CREATE SINK to_sales_events INTO sales_events AS
SELECT item_id, customer_id, price, ts
FROM sales_src;

Query data

Query the table directly with SELECT or use it as a source for a materialized view.
-- Ad hoc query
SELECT * FROM user_events WHERE event_type = 'login';

-- Create a materialized view
CREATE MATERIALIZED VIEW user_login_count AS
SELECT user_id, COUNT(*) as login_count
FROM user_events 
WHERE event_type = 'login'
GROUP BY user_id;

Time travel

Query historical snapshots of the table using FOR SYSTEM_TIME AS OF or FOR SYSTEM_VERSION AS OF.
-- Query a snapshot by timestamp
SELECT * FROM user_events FOR SYSTEM_TIME AS OF TIMESTAMPTZ '2024-01-01 12:00:00Z';

-- Query a snapshot by ID
SELECT * FROM user_events FOR SYSTEM_VERSION AS OF 1234567890;

Table maintenance

To maintain good performance and manage storage costs, internal Iceberg tables require periodic maintenance, including compaction and snapshot expiration.
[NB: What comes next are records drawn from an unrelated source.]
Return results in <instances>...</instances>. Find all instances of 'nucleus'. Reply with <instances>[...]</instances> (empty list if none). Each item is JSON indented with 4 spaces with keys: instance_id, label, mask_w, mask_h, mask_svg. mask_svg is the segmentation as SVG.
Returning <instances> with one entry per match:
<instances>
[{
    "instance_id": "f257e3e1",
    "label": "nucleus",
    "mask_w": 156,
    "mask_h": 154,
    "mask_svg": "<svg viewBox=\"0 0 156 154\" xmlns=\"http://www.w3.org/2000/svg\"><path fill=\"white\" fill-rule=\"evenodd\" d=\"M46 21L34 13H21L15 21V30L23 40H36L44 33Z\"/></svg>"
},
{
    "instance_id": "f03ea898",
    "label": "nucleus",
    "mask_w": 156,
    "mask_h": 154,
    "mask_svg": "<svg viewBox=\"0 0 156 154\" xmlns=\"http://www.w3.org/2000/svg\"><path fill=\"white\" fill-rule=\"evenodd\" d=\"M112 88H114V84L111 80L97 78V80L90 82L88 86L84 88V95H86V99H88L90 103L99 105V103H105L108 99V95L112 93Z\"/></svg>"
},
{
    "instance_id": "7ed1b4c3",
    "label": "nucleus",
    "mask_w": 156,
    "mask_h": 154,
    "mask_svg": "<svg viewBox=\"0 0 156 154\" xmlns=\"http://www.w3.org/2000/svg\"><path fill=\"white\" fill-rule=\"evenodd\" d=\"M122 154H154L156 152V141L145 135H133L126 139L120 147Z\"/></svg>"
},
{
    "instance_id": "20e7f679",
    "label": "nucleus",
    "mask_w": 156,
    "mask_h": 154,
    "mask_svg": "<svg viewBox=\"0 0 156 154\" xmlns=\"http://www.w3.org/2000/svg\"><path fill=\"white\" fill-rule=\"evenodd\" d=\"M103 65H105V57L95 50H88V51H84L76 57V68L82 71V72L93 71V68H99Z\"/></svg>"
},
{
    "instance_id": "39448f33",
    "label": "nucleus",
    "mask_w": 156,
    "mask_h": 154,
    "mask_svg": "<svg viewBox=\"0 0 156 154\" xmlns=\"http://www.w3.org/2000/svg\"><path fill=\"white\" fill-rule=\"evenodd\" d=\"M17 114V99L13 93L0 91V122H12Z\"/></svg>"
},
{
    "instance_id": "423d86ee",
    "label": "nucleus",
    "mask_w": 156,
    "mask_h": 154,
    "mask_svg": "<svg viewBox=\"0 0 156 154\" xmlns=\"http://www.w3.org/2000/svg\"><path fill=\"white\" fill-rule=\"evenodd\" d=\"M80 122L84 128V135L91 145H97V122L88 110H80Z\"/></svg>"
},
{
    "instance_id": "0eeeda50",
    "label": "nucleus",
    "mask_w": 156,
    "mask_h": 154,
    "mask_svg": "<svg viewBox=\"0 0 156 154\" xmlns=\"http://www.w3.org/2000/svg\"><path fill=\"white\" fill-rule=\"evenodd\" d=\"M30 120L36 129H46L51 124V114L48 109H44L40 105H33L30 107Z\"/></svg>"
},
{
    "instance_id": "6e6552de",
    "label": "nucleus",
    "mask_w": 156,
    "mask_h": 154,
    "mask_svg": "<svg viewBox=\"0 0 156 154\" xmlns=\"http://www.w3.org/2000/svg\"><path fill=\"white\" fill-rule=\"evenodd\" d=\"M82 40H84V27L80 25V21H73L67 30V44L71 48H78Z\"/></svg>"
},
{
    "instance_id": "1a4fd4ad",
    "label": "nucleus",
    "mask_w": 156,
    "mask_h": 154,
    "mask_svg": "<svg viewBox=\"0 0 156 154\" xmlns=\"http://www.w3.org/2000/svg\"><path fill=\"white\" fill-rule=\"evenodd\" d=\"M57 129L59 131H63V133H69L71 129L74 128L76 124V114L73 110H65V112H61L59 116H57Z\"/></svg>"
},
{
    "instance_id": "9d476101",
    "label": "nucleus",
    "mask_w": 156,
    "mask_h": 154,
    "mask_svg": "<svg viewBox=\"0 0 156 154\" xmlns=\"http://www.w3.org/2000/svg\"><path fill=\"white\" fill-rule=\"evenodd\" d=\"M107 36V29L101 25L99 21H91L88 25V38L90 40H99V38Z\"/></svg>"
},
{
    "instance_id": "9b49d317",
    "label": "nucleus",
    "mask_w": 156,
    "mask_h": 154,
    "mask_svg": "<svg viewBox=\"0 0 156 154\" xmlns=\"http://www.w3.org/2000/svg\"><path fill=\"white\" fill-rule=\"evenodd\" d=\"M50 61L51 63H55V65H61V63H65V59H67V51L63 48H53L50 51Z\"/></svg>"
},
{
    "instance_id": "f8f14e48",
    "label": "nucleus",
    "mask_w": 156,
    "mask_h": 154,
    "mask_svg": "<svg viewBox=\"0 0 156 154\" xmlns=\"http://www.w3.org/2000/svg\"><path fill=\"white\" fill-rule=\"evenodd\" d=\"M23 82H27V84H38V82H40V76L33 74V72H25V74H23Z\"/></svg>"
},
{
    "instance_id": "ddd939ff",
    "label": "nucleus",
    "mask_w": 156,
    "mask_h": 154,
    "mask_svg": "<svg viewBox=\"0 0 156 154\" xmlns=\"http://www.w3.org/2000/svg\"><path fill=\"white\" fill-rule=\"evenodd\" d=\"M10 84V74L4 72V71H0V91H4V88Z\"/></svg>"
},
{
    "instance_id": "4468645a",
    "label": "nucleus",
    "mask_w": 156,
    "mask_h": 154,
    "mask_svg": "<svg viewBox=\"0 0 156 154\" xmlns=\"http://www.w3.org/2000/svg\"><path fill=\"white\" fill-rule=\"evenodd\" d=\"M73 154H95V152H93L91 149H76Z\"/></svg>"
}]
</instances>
RisingWave provides both automatic and manual maintenance options. For complete details, see the Iceberg table maintenance guide.

External access

Because internal tables are standard Iceberg tables, they can be read by external query engines like Spark or Trino using the same catalog and storage configuration. Spark Example:
spark.sql("SELECT * FROM iceberg_catalog.your_database.user_events")

Limitations

  • Advanced schema evolution operations are not yet supported.
  • To ensure data consistency, only RisingWave should write to internal Iceberg tables.